DeCamp v. Graupner

Smith, J.

On March 4, 1920, appellant purchased from appellee a house and lot for $5,700, making a cash payment of $700, and executing a number of notes for $100 each, payable one each month, and, in addition, assumed the payment of an outstanding mortgage. He made the payments due in May and June, but declined to make the July payment, contending that a fraud had been practiced upon him.- He brought suit in the chancery court, asking for a rescission, but, as appellee had sold the notes, appellant surrendered the premises and brought suit for damages for the alleged fraud.

Appellant testified that Mrs. Gill, tho saleswoman, showed the house to him and his wife at night, and made a number of representations in regard to it which induced him to ¡buy, but which were in fact false. In the course of this testimony he stated what Mrs. Gill had said about the house, and objection was made to this testimony on the ground that Mrs. Gill’s agency had not been shown. Mrs. 'Gill was then called, and her testimony was objected to on the same ground, and she was told to stand aside, and appellee’s husband was called, and he was asked about his own agency, with the obvious purpose of proving Mrs. Gill’s agency to show the property to prospective purchasers. An objection was made to the first question asked this witness, and the court ruled that “you cannot establish a subagency, or the delegation of authority, by the testimony of either the agent or the delegated agent.”

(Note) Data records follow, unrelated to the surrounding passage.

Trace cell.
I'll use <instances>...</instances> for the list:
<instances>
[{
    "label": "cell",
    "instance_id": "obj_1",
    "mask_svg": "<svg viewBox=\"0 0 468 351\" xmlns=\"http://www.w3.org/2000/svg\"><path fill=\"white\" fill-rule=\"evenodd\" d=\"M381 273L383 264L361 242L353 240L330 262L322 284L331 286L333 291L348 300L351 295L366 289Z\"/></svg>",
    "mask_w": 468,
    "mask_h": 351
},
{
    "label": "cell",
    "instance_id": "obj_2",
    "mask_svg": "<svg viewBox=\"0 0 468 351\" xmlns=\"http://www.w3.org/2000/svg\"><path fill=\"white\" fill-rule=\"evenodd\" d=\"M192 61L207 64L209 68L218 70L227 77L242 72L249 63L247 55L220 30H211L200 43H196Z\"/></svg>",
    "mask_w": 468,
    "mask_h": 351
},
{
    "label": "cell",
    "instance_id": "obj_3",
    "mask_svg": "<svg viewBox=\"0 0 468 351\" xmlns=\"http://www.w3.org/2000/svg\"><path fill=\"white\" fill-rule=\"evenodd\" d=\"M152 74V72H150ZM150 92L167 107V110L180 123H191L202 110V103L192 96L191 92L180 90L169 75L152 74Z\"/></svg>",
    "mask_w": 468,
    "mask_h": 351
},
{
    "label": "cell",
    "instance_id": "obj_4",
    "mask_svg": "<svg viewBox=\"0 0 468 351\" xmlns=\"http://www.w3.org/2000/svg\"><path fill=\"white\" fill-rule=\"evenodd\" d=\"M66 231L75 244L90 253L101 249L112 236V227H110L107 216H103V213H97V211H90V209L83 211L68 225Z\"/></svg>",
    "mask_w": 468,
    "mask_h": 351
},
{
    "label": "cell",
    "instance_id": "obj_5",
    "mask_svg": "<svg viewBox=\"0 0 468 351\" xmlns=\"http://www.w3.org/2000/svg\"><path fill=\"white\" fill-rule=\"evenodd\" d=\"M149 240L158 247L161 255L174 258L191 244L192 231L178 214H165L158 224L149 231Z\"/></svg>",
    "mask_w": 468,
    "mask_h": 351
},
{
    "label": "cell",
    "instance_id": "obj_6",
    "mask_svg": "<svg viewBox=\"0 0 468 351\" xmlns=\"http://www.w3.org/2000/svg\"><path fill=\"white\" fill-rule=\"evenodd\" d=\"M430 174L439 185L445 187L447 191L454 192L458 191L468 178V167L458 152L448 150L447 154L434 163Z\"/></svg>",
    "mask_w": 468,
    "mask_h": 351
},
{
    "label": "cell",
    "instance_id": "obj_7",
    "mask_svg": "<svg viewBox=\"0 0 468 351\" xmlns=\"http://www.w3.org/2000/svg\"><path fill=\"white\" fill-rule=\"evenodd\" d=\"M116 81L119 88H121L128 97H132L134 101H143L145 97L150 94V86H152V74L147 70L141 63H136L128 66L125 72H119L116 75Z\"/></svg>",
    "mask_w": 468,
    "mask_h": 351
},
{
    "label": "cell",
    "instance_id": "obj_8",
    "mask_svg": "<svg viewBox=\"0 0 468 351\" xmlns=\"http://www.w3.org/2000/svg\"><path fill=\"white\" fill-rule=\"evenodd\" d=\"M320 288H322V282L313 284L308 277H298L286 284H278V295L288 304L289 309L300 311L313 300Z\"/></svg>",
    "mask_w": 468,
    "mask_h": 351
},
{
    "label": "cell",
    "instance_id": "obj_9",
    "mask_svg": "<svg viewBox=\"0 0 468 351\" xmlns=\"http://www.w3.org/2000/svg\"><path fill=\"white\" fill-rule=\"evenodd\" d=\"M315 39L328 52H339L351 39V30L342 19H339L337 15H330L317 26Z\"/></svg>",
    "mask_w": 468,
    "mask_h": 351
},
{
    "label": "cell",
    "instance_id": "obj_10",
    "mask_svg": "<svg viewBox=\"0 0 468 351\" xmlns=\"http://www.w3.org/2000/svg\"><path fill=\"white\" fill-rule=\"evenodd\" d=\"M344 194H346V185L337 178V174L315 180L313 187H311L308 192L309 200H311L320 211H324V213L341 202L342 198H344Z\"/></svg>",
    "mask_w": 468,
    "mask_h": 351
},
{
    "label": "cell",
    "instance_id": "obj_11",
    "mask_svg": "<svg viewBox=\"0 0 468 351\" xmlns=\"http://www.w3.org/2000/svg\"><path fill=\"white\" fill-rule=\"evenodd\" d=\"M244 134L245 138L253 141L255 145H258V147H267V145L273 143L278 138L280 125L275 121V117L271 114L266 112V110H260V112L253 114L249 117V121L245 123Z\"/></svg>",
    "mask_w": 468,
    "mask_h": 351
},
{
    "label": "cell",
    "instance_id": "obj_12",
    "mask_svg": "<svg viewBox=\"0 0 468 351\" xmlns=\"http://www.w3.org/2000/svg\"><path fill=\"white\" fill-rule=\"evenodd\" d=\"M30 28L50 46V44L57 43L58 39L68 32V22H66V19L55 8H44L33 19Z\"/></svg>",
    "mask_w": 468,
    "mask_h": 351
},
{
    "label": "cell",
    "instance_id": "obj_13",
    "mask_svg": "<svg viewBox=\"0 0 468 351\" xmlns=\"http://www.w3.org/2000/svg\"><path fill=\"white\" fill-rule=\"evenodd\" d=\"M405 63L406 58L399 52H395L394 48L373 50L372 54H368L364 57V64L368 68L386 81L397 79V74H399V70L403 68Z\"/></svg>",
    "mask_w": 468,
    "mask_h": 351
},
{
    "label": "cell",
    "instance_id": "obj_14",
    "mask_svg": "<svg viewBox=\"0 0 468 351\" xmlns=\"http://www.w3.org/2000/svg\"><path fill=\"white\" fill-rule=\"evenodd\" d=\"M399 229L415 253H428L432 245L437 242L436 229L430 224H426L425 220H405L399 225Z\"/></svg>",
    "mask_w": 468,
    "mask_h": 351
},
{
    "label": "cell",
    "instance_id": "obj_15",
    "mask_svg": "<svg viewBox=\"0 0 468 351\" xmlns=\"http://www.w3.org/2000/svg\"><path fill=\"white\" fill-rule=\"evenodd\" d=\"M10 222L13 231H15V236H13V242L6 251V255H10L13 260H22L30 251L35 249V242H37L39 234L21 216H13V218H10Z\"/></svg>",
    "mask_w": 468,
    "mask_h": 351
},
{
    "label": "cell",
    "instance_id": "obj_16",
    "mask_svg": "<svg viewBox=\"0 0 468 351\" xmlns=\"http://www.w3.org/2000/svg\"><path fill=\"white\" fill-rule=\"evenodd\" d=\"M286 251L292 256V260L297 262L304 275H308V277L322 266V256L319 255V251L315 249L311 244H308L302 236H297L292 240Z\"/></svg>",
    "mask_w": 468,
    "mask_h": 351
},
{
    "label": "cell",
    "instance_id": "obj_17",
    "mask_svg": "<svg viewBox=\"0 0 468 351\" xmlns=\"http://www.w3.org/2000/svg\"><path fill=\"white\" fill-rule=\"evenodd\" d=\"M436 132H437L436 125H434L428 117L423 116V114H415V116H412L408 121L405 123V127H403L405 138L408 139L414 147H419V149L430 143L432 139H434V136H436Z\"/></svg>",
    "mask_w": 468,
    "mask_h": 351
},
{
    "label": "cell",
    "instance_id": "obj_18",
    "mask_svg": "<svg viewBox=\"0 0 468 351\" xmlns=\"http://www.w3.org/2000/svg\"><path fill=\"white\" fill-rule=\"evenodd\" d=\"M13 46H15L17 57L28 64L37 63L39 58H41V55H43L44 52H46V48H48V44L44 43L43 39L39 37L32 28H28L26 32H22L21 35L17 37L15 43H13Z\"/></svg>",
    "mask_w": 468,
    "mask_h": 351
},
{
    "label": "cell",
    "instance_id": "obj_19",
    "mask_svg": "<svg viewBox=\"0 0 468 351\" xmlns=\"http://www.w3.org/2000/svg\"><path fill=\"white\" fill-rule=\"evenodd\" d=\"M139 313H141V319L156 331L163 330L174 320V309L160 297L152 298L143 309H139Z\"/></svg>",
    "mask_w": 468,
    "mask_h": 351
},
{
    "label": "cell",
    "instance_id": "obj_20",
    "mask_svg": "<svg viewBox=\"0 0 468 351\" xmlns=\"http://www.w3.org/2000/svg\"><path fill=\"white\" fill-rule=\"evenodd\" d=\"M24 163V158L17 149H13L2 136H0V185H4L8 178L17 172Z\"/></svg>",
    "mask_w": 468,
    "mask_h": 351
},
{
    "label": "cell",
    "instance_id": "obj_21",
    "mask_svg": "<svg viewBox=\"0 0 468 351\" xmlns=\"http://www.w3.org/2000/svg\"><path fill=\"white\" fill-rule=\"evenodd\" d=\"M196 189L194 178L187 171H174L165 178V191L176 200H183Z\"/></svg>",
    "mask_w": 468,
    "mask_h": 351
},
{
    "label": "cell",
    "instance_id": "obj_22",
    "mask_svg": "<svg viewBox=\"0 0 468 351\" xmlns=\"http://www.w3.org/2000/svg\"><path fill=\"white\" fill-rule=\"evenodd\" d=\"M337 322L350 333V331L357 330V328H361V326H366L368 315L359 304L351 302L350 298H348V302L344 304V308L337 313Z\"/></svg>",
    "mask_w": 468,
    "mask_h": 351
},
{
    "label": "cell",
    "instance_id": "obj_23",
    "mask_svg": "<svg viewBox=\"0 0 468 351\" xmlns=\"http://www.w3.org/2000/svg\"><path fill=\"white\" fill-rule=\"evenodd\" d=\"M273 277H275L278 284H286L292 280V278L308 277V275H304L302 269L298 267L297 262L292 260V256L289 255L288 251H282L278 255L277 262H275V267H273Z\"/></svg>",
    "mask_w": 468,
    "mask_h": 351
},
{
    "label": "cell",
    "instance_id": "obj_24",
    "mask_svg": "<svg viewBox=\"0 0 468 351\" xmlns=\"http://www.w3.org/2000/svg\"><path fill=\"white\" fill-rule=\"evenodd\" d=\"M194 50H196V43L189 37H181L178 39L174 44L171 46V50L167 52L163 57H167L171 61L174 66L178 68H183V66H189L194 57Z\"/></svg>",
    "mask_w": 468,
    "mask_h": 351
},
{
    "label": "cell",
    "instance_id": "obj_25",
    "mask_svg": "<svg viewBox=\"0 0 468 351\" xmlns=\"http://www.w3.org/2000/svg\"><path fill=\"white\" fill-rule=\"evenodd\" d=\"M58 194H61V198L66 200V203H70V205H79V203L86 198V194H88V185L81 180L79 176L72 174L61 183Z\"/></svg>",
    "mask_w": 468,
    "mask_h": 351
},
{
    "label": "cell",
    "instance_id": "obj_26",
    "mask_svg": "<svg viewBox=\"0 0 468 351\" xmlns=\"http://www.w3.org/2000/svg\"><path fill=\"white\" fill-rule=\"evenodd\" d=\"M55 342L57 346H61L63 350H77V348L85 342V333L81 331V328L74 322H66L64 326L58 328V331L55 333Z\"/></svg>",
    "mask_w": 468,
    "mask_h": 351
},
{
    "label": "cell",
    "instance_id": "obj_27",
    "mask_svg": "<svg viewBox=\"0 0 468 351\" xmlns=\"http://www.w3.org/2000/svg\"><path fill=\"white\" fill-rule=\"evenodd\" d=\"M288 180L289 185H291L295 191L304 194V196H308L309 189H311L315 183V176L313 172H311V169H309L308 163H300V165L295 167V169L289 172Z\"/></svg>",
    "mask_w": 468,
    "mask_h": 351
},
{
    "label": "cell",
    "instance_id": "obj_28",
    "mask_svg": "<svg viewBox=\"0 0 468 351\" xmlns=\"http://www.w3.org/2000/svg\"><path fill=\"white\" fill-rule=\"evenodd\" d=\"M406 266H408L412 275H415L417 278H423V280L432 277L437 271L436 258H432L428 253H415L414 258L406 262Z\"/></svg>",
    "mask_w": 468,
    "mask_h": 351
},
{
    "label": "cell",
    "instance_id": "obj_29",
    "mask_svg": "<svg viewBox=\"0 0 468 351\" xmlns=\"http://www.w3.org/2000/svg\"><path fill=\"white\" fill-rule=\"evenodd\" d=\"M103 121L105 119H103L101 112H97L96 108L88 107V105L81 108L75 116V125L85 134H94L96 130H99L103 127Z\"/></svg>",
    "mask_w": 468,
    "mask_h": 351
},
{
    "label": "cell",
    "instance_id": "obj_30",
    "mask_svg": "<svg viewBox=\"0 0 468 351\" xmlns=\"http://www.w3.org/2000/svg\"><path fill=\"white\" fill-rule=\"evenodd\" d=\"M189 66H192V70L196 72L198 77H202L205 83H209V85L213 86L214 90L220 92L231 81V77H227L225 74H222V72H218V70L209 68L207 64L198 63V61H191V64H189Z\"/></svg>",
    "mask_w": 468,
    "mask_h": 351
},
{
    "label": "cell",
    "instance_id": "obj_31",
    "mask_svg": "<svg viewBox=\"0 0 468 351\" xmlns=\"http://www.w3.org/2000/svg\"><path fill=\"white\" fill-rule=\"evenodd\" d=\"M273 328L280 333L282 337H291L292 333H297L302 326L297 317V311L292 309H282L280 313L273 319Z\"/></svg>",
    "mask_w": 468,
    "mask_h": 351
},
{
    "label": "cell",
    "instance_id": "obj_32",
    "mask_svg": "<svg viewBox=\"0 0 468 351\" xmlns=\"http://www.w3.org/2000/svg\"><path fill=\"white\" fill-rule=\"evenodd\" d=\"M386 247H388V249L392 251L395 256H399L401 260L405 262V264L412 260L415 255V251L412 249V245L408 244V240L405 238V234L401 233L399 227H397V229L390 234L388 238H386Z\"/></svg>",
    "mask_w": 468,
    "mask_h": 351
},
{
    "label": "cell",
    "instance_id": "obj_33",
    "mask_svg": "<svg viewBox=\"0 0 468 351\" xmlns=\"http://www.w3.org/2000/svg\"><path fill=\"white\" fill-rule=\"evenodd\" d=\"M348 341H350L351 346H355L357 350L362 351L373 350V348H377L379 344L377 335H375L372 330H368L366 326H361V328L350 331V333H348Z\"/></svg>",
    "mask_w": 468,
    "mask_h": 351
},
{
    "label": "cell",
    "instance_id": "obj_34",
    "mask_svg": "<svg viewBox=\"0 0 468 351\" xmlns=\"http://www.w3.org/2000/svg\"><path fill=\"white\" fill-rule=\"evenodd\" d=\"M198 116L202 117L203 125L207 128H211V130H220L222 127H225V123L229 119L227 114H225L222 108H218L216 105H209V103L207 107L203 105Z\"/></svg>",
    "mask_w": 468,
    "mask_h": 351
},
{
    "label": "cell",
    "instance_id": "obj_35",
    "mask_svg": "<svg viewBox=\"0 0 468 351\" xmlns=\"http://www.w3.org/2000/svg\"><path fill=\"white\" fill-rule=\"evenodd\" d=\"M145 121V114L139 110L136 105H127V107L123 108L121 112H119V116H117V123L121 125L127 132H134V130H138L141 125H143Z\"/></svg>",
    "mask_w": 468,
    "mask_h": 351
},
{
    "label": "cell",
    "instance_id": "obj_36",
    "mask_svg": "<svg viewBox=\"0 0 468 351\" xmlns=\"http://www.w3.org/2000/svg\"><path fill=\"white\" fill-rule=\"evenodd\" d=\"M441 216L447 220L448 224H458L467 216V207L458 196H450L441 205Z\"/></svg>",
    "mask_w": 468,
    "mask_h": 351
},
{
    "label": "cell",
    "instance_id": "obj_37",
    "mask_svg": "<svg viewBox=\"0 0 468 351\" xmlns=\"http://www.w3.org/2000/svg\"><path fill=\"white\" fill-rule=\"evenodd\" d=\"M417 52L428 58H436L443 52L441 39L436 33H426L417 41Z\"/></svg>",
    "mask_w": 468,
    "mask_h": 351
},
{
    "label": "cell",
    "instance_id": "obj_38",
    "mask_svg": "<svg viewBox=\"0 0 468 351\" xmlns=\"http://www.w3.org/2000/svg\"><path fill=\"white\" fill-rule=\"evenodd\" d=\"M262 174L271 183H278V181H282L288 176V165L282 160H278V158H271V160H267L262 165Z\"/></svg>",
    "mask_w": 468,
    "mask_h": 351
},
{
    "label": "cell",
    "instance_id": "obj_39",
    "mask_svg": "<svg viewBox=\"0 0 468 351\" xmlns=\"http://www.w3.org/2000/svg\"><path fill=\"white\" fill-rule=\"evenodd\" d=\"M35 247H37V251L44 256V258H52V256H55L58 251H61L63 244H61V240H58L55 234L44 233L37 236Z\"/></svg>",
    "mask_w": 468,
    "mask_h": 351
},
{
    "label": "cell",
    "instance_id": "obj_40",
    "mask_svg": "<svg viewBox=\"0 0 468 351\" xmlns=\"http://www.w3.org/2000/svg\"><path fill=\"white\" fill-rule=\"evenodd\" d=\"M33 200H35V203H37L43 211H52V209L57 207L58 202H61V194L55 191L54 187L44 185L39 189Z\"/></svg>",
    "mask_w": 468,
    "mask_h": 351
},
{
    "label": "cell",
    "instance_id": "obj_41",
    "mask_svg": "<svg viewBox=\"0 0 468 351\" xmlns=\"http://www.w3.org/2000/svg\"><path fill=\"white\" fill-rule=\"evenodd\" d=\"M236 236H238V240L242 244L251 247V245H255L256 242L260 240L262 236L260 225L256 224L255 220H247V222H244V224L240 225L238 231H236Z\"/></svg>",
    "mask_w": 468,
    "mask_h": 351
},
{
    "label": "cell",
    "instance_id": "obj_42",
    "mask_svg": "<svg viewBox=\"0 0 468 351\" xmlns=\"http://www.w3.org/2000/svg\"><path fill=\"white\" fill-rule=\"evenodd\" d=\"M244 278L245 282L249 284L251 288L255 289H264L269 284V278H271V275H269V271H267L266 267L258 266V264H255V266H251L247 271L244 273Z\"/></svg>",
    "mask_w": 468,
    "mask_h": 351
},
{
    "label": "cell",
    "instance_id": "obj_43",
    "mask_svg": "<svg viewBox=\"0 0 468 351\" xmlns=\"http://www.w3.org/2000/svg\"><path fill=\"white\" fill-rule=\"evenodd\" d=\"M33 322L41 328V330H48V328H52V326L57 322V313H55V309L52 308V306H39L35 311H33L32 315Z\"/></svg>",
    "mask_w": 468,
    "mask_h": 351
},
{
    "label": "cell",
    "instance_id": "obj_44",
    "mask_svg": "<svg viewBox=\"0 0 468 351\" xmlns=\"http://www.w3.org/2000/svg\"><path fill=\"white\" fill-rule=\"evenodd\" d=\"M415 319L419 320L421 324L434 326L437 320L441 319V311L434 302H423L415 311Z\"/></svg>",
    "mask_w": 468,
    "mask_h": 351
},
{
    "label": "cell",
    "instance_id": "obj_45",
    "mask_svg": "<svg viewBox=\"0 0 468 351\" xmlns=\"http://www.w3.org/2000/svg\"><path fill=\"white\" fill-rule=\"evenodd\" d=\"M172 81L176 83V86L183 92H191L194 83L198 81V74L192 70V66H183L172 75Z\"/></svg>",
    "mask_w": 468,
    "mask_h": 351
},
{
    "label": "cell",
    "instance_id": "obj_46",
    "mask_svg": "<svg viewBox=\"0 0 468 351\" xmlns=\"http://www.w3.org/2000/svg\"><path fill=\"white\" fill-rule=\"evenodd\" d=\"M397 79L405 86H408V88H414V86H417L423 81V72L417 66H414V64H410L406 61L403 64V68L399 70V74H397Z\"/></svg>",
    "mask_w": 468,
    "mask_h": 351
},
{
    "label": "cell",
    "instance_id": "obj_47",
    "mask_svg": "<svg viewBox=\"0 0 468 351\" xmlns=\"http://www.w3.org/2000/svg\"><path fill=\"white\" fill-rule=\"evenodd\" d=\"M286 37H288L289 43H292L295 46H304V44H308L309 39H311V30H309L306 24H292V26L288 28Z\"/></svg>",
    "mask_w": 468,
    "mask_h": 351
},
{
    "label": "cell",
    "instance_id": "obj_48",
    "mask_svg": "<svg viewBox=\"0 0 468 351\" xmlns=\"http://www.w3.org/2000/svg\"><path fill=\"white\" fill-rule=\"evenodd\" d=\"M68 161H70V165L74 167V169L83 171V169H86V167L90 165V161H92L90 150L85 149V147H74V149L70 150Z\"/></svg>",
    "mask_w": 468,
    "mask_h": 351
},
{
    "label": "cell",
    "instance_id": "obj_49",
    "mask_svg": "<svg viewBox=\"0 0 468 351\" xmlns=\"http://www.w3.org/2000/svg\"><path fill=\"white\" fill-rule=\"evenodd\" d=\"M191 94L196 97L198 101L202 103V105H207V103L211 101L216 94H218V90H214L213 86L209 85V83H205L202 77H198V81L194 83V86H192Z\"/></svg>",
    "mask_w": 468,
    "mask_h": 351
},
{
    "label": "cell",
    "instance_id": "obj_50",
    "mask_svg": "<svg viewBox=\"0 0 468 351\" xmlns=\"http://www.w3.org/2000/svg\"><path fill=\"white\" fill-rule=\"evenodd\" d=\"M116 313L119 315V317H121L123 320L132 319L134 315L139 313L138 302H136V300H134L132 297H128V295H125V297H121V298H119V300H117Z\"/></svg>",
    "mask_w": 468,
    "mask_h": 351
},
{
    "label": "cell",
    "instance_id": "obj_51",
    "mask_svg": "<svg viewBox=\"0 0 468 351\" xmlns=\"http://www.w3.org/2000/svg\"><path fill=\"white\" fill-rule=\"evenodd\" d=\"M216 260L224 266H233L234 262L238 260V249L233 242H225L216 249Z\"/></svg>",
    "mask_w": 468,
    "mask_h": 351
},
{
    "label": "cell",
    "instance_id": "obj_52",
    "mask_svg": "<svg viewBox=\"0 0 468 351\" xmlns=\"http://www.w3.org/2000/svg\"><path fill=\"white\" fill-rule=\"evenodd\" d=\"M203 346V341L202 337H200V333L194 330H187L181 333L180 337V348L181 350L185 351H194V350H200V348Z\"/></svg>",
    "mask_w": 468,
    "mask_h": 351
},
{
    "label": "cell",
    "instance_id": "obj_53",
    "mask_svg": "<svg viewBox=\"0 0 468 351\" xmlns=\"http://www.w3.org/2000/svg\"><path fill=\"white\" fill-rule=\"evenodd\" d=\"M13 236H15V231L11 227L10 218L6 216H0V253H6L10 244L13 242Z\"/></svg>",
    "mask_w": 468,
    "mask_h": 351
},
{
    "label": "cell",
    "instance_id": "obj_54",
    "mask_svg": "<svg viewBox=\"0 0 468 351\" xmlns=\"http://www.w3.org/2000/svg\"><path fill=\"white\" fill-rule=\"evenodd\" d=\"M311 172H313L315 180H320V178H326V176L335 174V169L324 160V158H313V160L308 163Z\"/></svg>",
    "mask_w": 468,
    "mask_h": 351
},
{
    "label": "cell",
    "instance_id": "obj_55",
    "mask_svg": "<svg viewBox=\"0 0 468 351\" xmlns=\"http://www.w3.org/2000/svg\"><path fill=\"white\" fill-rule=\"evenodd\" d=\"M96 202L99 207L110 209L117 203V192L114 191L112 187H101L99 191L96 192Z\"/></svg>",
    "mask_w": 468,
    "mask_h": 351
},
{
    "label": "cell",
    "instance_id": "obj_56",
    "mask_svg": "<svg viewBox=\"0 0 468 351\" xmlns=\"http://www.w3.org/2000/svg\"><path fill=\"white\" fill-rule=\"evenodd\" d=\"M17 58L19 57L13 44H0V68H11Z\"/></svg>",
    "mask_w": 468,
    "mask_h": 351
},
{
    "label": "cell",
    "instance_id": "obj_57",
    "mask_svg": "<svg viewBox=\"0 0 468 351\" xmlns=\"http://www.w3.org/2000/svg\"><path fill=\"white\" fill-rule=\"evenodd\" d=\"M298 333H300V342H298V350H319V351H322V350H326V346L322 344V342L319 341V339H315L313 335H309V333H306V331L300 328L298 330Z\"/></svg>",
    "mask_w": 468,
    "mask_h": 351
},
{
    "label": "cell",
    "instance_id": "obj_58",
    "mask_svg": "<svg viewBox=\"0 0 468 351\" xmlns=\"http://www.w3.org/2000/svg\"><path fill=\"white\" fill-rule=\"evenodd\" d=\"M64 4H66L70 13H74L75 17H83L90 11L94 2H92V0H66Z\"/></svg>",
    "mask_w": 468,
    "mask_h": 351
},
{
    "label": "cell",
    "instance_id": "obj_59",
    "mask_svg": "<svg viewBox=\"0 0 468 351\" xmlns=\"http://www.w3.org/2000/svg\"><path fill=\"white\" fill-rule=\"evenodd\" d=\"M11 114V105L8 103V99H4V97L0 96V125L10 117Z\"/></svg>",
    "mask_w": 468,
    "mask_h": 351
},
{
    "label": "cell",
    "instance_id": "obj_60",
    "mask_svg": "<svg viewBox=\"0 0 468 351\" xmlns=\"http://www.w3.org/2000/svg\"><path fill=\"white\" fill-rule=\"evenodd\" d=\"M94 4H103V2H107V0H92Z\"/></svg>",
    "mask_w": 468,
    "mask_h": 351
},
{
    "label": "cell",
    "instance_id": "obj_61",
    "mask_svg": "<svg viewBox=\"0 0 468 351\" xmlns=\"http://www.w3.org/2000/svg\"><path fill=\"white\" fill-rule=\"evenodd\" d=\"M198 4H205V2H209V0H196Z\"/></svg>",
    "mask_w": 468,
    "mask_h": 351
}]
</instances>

Appellant then offered in evidence the answer appellee had filed in the suit for the rescission of the contract, in which she admitted that her husband was her authorized agent in negotiating and selling the property, but an objection to this admission was made and sustained.

This exhausted appellant’s proof, and the court thereupon directed a verdict in appellee’s favor, from which is this appeal.

The court erred in its ruling excluding testimony. The existence of an agency cannot be shown by proving the acts and declarations of the agent, but the agent may himself testify in regard to his agency and the extent of his authority. The court should therefore have allowed appellant to examine both appellee’s husband and Mrs. Gill concerning their agency.

The court should also have admitted in evidence the answer in the rescission suit as an admission tending to prove her husband’s agency. Valley Planting Co. v. Wise, 93 Ark. 1.

Appellant also insists that, inasmuch as Mrs. Gill sold the property to him, appellee, by executing the deed, ratified all the alleged false representations made by her in the course of the negotiations leading up to the sale. This may or may not be true, but, inasmuch as the court did not admit the testimony showing the existence of Mrs. Gill’s agency, or the extent of her authority, we can only lay down a few general principles of the law of agency for the guidance of the court on the retrial of the cause, which must be ordered.

One is liable for the fraud and misrepresentation of his agent within the scope of the agent’s employment, and this is true whether the principal authorized or had knowledge thereof or not. See article on Principal and Agent in 21 R. C. L., p. 850, and cases cited in the footnotes. In section 38 of the same article, p. 860, it is said: “It is a general rule that, in all cases of delegated authority, where personal trust or confidence is reposed in the agent, and especially where the exercise and application of the power is made subject to his judgment or discretion, the authority is purely personal, and cannot be delegated to another, unless there is a special power of substitution, either express or necessarily implied. * * * He may, however, as a general thing, employ others to assist him in the purely .ministerial and unimportant details- of his duty. And their acts, when done in his name and recognized by him, either specially or according to his usual mode of dealing with them, are regarded as his acts, and as such binding on his principal. Furthermore, authority to employ subagents or assistants -may be inferred in the absence of an express authorization, wherever there is a necessity therefor or the employment 'of subagents is usual and customary.” The annotated cases cited in the note to the text quoted collect many cases which support the text. See also Roach v. Rector, 93 Ark. 521.

The question of ratification may not enter into the case after it has been fully developed. If the testimony shows that Mrs. Gill was appellee’s agent, and if, acting within the scope of her employment, she made false and’ fraudulent representations in regard to the property, then appellee is responsible therefor, but the responsibility arises out of the general principles of agency stated above, and not by way of ratification. On the other hand, if Mrs. Gill was not appellee’s agent when she made the false representations inducing the sale, if she made them, but became appellee’s agent before the sale was made, then appellee would not be liable therefor, unless she had knowledge thereof when she executed the deed, for knowledge is essential to ratification.

But we proceed no further with this discussion, as we do not know what details will develop when appellant is permitted to examine appellee’s husband and Mrs, Gill in regard to their agency.

For the errors in refusing to permit the examination of these witnesses, and in excluding the answer filed in the rescission suit, the judgment is reversed and the cause will be remanded for a new trial.